[START]

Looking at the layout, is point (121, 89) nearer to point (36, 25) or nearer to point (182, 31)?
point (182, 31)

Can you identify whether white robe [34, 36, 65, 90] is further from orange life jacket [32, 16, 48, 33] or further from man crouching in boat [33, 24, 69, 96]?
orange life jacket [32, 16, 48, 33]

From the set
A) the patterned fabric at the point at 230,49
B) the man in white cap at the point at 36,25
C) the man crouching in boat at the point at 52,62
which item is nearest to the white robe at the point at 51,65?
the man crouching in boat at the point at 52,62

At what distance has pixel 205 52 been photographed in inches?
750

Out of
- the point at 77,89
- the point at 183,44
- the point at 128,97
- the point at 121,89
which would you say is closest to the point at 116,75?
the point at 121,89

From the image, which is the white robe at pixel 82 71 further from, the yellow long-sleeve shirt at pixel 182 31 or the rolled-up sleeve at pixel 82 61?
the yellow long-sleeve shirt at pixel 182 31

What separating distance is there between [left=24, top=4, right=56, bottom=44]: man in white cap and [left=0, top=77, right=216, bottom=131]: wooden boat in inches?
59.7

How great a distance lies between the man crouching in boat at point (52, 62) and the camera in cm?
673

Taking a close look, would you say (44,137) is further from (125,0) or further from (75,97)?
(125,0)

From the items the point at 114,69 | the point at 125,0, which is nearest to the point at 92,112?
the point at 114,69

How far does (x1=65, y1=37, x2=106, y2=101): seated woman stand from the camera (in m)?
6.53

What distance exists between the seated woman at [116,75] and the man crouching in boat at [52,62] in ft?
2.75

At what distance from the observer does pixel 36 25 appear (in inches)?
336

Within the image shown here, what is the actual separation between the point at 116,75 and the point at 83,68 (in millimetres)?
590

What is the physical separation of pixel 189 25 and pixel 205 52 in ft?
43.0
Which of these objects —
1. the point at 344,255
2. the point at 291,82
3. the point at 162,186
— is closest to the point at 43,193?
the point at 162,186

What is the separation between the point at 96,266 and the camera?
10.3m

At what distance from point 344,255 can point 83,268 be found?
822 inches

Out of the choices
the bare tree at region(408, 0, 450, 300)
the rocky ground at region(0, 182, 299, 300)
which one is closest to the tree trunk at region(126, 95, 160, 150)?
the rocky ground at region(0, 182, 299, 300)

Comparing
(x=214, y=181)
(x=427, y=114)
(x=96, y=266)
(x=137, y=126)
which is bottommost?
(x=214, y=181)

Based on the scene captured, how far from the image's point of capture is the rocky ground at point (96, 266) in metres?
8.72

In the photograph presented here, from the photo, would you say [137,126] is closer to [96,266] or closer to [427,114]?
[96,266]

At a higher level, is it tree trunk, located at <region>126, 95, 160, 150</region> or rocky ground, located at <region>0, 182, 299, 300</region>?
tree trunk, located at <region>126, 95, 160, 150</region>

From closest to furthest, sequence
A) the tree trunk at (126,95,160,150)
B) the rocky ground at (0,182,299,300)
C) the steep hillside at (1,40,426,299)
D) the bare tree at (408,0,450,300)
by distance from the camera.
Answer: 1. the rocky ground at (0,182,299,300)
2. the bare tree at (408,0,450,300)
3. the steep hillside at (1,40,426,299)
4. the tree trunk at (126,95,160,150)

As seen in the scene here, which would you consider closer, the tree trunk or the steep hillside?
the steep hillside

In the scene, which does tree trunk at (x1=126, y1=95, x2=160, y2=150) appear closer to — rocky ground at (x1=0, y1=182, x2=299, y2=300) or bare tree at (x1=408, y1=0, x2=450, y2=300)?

[END]

WHAT YOU ARE ASKED TO DO: Copy the data above in full, character for character.

TASK RESPONSE:
Looking at the layout, is point (121, 89) nearer to point (36, 25) or nearer to point (182, 31)?
point (182, 31)

Can you identify whether white robe [34, 36, 65, 90] is further from orange life jacket [32, 16, 48, 33] or further from man crouching in boat [33, 24, 69, 96]?
orange life jacket [32, 16, 48, 33]

From the set
A) the patterned fabric at the point at 230,49
B) the man in white cap at the point at 36,25
C) the man crouching in boat at the point at 52,62
which item is nearest to the white robe at the point at 51,65?
the man crouching in boat at the point at 52,62

At what distance has pixel 205 52 been photographed in inches?
750

Out of
- the point at 77,89
- the point at 183,44
- the point at 128,97
- the point at 121,89
which would you say is closest to the point at 116,75?
the point at 121,89

From the image, which is the white robe at pixel 82 71 further from, the yellow long-sleeve shirt at pixel 182 31 or the rolled-up sleeve at pixel 82 61?
the yellow long-sleeve shirt at pixel 182 31

What separating distance is there between [left=24, top=4, right=56, bottom=44]: man in white cap and [left=0, top=77, right=216, bottom=131]: wooden boat in inches?
59.7

How great a distance lies between the man crouching in boat at point (52, 62) and the camera in cm?
673

Taking a close look, would you say (44,137) is further from (125,0) or further from (75,97)?
(125,0)

From the items the point at 114,69 | the point at 125,0, which is nearest to the point at 92,112?
the point at 114,69

How far does (x1=65, y1=37, x2=106, y2=101): seated woman stand from the camera (in m)?
6.53

What distance exists between the seated woman at [116,75] and the man crouching in boat at [52,62] in ft?
2.75

At what distance from the observer does pixel 36 25 appear (in inches)?
336

Within the image shown here, what is the actual separation between the point at 116,75 and the point at 83,68 (in millimetres)?
590

What is the physical separation of pixel 189 25 and pixel 205 52 in ft?
43.0
Which of these objects —
1. the point at 344,255
2. the point at 291,82
3. the point at 162,186
— is closest to the point at 43,193?
the point at 162,186

What is the separation between the point at 96,266 and the camera?
10.3m

At what distance from point 344,255 can point 83,268 be found?
822 inches

Out of the choices
the bare tree at region(408, 0, 450, 300)
the rocky ground at region(0, 182, 299, 300)
which one is closest to the tree trunk at region(126, 95, 160, 150)?
the rocky ground at region(0, 182, 299, 300)

Comparing
(x=214, y=181)
(x=427, y=114)
(x=96, y=266)
(x=137, y=126)
which is bottommost?
(x=214, y=181)

Based on the scene captured, how far from the image's point of capture is the rocky ground at point (96, 266) in metres?
8.72

In the photograph presented here, from the photo, would you say [137,126] is closer to [96,266] or closer to [427,114]?
[96,266]

At a higher level, is it tree trunk, located at <region>126, 95, 160, 150</region> or rocky ground, located at <region>0, 182, 299, 300</region>?
tree trunk, located at <region>126, 95, 160, 150</region>

From closest to furthest, sequence
A) the tree trunk at (126,95,160,150)
B) the rocky ground at (0,182,299,300)
C) the steep hillside at (1,40,426,299)
D) the bare tree at (408,0,450,300)
by distance from the camera.
Answer: 1. the rocky ground at (0,182,299,300)
2. the bare tree at (408,0,450,300)
3. the steep hillside at (1,40,426,299)
4. the tree trunk at (126,95,160,150)

As seen in the scene here, which would you consider closer, the tree trunk or the steep hillside?
the steep hillside

In the scene, which does tree trunk at (x1=126, y1=95, x2=160, y2=150) appear closer to — rocky ground at (x1=0, y1=182, x2=299, y2=300) or bare tree at (x1=408, y1=0, x2=450, y2=300)?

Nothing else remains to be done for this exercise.